Gérard nous eût défendus, vivant; mort, il nous protégea; car le coup de foudre dispersa momentanément nos ennemis.
De tous ceux qui étaient venus de Vannes, il ne resta que Joson Michais, et celui-là n'était pas contre nous.
Mais nous n'en avons pas fini avec la Poule-Noire. Le jeudi qui suivit le départ de ma famille, Joson reçut une lettre du pays qui lui annonçait le décès de ma bonne tante Renotte de Landevan. A l'article de la mort, elle m'avait déshérité comme étant la cause immédiate de tous les désastres qui allaient fondre sur la maison de Kervigné.
Le dimanche un billet d'Aurélie m'apprit la mort du petit Charles, mon neveu, et la maladie très dangereuse de ma petite nièce Mimi.
Le mardi de la même semaine, une lettre de ma pauvre bonne mère, largement encadrée de noir, arriva. La vue seule de l'enveloppe me terrifia. Je crus à la mort de mon père. Ce n'était pas mon père. J'étais fils unique. Ma sœur n'était plus, et Mimi râlait son agonie.

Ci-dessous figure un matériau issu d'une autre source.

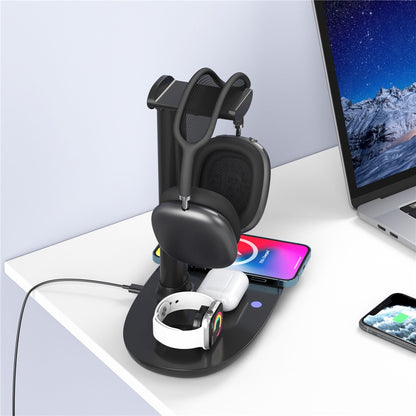 B-15A 4 in 1 Multi-function Charging Dock with Headset Stand Wireless Charging Station for iPhone iWatch AirPods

Je me mis au lit, frappé d'une congestion cérébrale. La lettre de ma mère me disait en propres termes que j'avais tué mon frère, ma sœur, les enfants, ma tante Renotte, tout le monde.
Elle était folle de douleur, la pauvre femme! Ma sœur et les deux petits étaient tout son cœur.
Cela était inouï, n'est-il pas vrai? Cela rappelait les temps ténébreux où la chambre ardente, siégeant nuit et jour, ne pouvait empêcher la mort de faucher des familles entières.
J'eus le délire pendant deux semaines. Je croyais à la Poule-Noire, ou plutôt une lugubre pensée m'était venue, je croyais au mauvais œil, à la sorcellerie, au poison. Il y avait là une influence physique ou surnaturelle. On tuait, chez moi, on tuait!
Vers le milieu de ma convalescence, je trouvai deux lettres qui étaient vieilles de date. La première annonçait deux décès, la seconde un: mes deux tantes de Kerfily et mon beau-frère le marquis.